Slashdot Mirror
The State of ZFS On Linux
An anonymous reader writes: Richard Yao, one of the most prolific contributors to the ZFSOnLinux project, has put up a post explaining why he thinks the filesystem is definitely production-ready. He says, "ZFS provides strong guarantees for the integrity of [data] from the moment that fsync() returns on a file, an operation on a synchronous file handle is returned or dirty writeback occurs (by default every 5 seconds). These guarantees are enabled by ZFS' disk format, which places all data into a Merkle tree that stores 256-bit checksums and is changed atomically via a two-stage transaction commit.. ... Sharing a common code base with other Open ZFS platforms has given ZFS on Linux the opportunity to rapidly implement features available on other Open ZFS platforms. At present, Illumos is the reference platform in the Open ZFS community and despite its ZFS driver having hundreds of features, ZoL is only behind on about 18 of them."
I've been using ZFSonLinux for a year in production. No problems at all. It's my storage back end for Xen Virtual machines. Just make sure you use ECC RAM and a decent hard disk controller. Instant snapshots and ZFS send/receive functions are awesome, have reduced my backup times by an order of magnitude. I use a Debian Wheezy/Unstable hybrid.
Is the target not a zfs filesystem as well? If so zfs send/recv allows for replication and handles deltas at the filesystem level. It should be more efficient.
ZFS is a layer below LVM. It's best to give it direct control over your drives (no hardware RAID). The reason for this is to allow it to do data integrity checks on the actual data being written. It's similarly fast compared to hardware RAID but guarantees data integrity in a much more compete fashion. I use a striped mirrored setup which is similar to RAID 10 (over 4x 3TB drives with caches on a pair of SSDs). If you cache like this, frequent reads don't need to go to the spindles. It also had built in compression and deduplication. The best thing IMO is instant snapshots though, that's one feature I can't believe I lived without.
I too have kinda been watching passively with a kinda "I'll look into this once it's ready" attitude.
The gist as far as I understand it is (again, take with huge helping of salt (it's not that bad for your health any more!), I'm posting these partly to be told I'm wrong):
Pros:
- data integrity (checksums and more rigorous checks that something is actually written to the disk)
Cons:
- cpu and ram overhead (even by current standards, uses a tonne of resources)
- doesn't like hardware raid (apparently a lot of the pros rely on talkign to an actual disk)
- expandability sucks (can be done, but weird rules based on pool sizes and such) compared to most raid levels where you can easily toss a new disk in there and expand.
Actually it's pretty friendly on resources but likes lots of RAM to perform well (1Gb per Tb of storage is a good minimum).

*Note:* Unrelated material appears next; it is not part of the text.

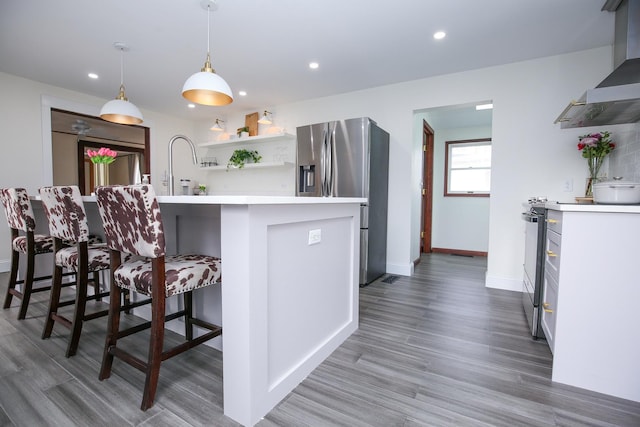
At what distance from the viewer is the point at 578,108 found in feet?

One of my servers runs on an atom processor (8x 3TB drives in equivalent to RAID 6 gets throughput of about 200MB/sec) Adding disks is also a strength. You can grow data sets quite easily but naturally performance degrades until you update the whole drive set. A lot of RAID controllers can be put in HDA mode so you may be lucky. However the Adaptec controllers go cheap 2nd hand ($100).
I've been using ZFS on linux for years with nightly backup jobs that rely on rsync. I've never had a problem.
There are so many pros for ZFS that I don't even. Until you try it, you won't "get it" - it's more like trying to describe purple to a life long blind guy. But, I'd adjust your list to at least include:
Pros:
- Data integrity
- Effortless handling of failure scenarios (RAIDZ makes normal RAID look like a child's crayon drawing)
- Snapshots.
- Replication. Imagine being able to DD a drive partition without taking it offline, and with perfect data integrity.
- Clones. Imagine being able to remount an rsync backup from last tuesday, and make changes to it, in seconds, without affecting your backup?
- Scrub. Do an fsck mid-day without affecting any end users. Not only "fix" errors, but actually guarantee the accuracy of the "fix" so that no data is lost or corrupted.
- Expandable. Add capacity at any time with no downtime. Replace every disk in your array with no downtime, and it can automatically use the extra space.
- Redundancy, even on a single device! Can't provide multiple disks, but want to defend against having a block failure corrupting your data?
- Flexible. Imagine having several partitions in your array, and be able to resize them at any time. In seconds. Or, don't bother to specify a size and have each partition use whatever space they need.
- Native compression. Double your disk space, while (sometimes) improving performance! We compressed our database backup filesystem and not only do we see some 70% reduction in disk space usage, we saw a net reduction in system load as IO overhead was significantly reduced.
- Sharp cost savings. ZFS obviates the need for exotic RAID hardware to do all the above. It brings back the "Inexpensive" in RAID. (Remember: "Redundant Array of Inexpensive Disks"?)
Cons: /)
- CPU and RAM overhead comparable to Software RAID 5.
- Requires you to be competent and know how it operates, particularly when adding capacity to an existing pool.
- ECC RAM strongly recommended if using scrub.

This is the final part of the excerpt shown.